> _To do_
Retype all of the data. Every line must match exactly.

> _Task input_

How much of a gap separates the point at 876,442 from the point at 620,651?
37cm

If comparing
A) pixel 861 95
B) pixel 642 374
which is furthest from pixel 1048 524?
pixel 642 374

> _Exercise output_
How much of a gap separates the point at 876,442 from the point at 620,651?
37cm

If comparing
A) pixel 861 95
B) pixel 642 374
which is furthest from pixel 1048 524?
pixel 642 374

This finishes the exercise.